====== RECORDS FOR THE EXERCISE ======

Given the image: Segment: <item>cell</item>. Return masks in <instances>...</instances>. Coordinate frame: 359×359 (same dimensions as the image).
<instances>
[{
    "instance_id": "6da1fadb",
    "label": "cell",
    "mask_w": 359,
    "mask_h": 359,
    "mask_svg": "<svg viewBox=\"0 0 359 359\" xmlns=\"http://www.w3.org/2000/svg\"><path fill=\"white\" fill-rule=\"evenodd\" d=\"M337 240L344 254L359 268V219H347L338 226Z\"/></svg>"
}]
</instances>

======

TASK PROMPT »
Put these lines into a Markdown table with two columns, No. and Line, giving each line its own numbered row and skipping any blank lines.

WRITTEN ANSWER »
| No. | Line |
|---|---|
| 1 | Given the image: Segment: <item>cell</item>. Return masks in <instances>...</instances>. Coordinate frame: 359×359 (same dimensions as the image). |
| 2 | <instances> |
| 3 | [{ |
| 4 |     "instance_id": "6da1fadb", |
| 5 |     "label": "cell", |
| 6 |     "mask_w": 359, |
| 7 |     "mask_h": 359, |
| 8 |     "mask_svg": "<svg viewBox=\"0 0 359 359\" xmlns=\"http://www.w3.org/2000/svg\"><path fill=\"white\" fill-rule=\"evenodd\" d=\"M337 240L344 254L359 268V219H347L338 226Z\"/></svg>" |
| 9 | }] |
| 10 | </instances> |